Interesting data about Supreme Court opinions

Scotusblog has put together a package of statistics about US Supreme Court rulings for the term so far (referred to as OT14).

Opinion Output: Justice Clarence Thomas currently leads his colleagues, with twenty-five total opinions authored through this week. Fifteen of those are dissenting opinions, including eleven that are ”substantive” opinions (those arbitrarily defined as being greater than five pages in length)… As in recent years, Justices Anthony Kennedy and Elena Kagan have authored the fewest opinions, with nine and eight total opinions, respectively. Chief Justice Roberts also has nine opinions for the Term, including five majority opinions, one concurring opinion, and three dissenting opinions.

Frequency in the Majority: Remarkably, Justice Stephen Breyer has been in the majority in all but two cases on the merits in which he has participated this year.

5-4 Cases: There have been eight 5-4 decisions thus far, only three of which divided along common ideological lines. Justice Breyer was in the majority for seven of the eight 5-4 cases, and Justice Sonia Sotomayor has the next-highest frequency in the majority of 5-4 cases. She was in the majority for six out of eight 5-4 decisions, but has yet to author any majority opinions in 5-4 cases during OT14. Justices Thomas and Antonin Scalia have each been in the majority of a 5-4 decision only twice during the Term.

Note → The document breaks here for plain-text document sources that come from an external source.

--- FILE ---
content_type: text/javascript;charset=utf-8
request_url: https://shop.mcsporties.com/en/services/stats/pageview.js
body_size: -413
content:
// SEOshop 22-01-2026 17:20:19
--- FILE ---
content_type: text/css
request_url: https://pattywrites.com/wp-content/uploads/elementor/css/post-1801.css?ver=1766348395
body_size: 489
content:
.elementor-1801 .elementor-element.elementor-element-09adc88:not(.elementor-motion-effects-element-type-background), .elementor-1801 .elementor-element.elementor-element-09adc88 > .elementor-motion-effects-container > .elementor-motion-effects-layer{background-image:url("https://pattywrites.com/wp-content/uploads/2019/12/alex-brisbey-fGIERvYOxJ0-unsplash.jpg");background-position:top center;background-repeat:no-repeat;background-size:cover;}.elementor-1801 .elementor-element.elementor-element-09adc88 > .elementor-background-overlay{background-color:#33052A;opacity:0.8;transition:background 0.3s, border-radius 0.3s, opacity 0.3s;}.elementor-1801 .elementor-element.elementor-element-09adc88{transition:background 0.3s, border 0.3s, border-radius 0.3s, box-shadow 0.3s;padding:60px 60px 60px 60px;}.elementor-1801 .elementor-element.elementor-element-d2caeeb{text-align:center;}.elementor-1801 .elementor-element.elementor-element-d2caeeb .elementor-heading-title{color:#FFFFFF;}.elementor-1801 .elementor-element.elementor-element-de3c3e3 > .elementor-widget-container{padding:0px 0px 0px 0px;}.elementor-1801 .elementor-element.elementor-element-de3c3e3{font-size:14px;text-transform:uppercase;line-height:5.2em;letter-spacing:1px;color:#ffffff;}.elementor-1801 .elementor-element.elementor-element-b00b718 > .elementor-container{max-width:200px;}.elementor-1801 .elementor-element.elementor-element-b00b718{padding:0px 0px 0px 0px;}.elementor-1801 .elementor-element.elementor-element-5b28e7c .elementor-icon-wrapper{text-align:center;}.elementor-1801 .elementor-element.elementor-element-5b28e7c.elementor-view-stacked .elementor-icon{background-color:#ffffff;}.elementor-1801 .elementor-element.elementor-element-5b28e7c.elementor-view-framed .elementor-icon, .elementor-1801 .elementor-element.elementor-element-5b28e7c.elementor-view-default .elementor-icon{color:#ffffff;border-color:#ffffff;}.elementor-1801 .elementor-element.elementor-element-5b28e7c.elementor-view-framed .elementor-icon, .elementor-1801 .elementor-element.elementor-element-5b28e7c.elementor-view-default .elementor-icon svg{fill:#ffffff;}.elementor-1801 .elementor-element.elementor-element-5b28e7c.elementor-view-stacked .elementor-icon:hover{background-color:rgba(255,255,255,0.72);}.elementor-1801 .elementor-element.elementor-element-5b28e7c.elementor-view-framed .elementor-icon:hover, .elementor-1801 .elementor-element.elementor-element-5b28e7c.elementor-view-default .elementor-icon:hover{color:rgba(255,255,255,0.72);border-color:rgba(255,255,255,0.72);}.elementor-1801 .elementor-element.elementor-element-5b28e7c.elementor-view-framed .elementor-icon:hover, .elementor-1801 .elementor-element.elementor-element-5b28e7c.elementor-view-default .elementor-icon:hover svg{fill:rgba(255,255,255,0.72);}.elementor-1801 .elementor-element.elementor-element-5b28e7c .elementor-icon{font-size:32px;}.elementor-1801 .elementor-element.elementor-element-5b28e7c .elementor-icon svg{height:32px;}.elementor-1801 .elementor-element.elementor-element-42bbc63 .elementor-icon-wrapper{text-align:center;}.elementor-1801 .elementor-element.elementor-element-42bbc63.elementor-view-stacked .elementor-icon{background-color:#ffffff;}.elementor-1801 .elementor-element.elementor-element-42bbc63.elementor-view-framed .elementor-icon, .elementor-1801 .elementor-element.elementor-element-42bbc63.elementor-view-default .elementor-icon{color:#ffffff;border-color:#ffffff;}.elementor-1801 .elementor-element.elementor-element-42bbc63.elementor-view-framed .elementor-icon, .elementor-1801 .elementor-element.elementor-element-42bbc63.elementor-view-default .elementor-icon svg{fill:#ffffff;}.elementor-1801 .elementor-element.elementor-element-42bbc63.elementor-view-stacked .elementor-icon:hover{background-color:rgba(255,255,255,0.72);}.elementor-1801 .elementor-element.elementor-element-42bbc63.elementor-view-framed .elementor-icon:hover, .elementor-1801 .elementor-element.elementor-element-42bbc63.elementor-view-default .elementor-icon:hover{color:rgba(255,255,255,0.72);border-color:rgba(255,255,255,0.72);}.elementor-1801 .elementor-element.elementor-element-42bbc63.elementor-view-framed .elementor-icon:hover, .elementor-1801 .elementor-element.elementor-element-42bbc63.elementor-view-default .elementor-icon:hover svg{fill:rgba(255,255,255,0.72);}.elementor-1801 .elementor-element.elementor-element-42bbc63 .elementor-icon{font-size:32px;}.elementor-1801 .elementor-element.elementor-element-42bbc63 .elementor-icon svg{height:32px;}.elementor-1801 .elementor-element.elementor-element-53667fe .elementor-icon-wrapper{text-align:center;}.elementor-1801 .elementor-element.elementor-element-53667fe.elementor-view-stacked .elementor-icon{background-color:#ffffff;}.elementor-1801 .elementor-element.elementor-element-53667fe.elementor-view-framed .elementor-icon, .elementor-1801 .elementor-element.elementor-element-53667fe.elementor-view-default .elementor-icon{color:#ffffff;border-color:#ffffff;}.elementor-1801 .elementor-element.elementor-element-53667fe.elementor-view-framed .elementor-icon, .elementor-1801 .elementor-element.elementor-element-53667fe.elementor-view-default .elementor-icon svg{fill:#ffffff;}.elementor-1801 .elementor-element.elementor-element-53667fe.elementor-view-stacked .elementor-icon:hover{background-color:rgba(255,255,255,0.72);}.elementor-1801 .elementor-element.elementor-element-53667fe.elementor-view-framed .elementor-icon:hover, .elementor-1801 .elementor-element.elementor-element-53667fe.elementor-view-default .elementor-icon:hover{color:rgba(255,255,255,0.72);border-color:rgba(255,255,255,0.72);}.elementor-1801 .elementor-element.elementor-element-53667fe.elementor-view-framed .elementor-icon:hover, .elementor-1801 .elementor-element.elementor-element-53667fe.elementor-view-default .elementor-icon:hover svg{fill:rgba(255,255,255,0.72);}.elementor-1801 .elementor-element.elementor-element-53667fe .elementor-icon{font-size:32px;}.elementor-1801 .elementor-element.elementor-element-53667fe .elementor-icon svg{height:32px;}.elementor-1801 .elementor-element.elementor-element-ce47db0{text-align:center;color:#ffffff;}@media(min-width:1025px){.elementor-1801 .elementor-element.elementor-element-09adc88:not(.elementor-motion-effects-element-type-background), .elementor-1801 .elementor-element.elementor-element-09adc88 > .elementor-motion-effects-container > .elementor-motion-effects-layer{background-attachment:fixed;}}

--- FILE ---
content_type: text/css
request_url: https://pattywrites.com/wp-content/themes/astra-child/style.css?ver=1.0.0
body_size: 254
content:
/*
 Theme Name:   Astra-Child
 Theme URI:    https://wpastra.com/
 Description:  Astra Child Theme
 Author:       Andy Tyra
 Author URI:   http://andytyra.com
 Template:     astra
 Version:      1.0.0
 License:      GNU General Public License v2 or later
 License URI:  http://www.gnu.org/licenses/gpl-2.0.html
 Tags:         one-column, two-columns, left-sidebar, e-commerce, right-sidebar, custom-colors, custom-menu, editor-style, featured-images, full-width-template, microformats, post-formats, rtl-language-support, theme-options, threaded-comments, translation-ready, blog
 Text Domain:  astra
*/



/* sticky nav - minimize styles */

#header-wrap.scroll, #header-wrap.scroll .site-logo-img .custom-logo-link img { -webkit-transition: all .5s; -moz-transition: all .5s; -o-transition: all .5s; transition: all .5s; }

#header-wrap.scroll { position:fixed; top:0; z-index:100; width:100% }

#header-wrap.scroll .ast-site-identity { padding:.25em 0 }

I found the chart of the frequency of each justice in the majority to be particularly interesting. It turns out that for both unanimous and divided opinions, three of the so-called liberal judges (Breyer, Sotomayor, and Ginsburg) top the list. Scalia and Thomas easily lead the list of dissenting opinions, with fellow conservative Alito being a distant the third.

What this data suggest is that the strong conservatives (Scalia, Thomas, and Alito) are not that successful in winning over a majority to their views and that chief justice Roberts and justice Kennedy are the determiners of many of the final decisions, especially Roberts since he has the most say in how opinion authorship is assigned.


  1. Reginald Selkirk says

    … including eleven that are ”substantive” opinions (those arbitrarily defined as being greater than five pages in length)

    How convenient that substantive has such a pedestrian definition. I doubt that Thomas’s opinions would be considered substantive if judged on merit.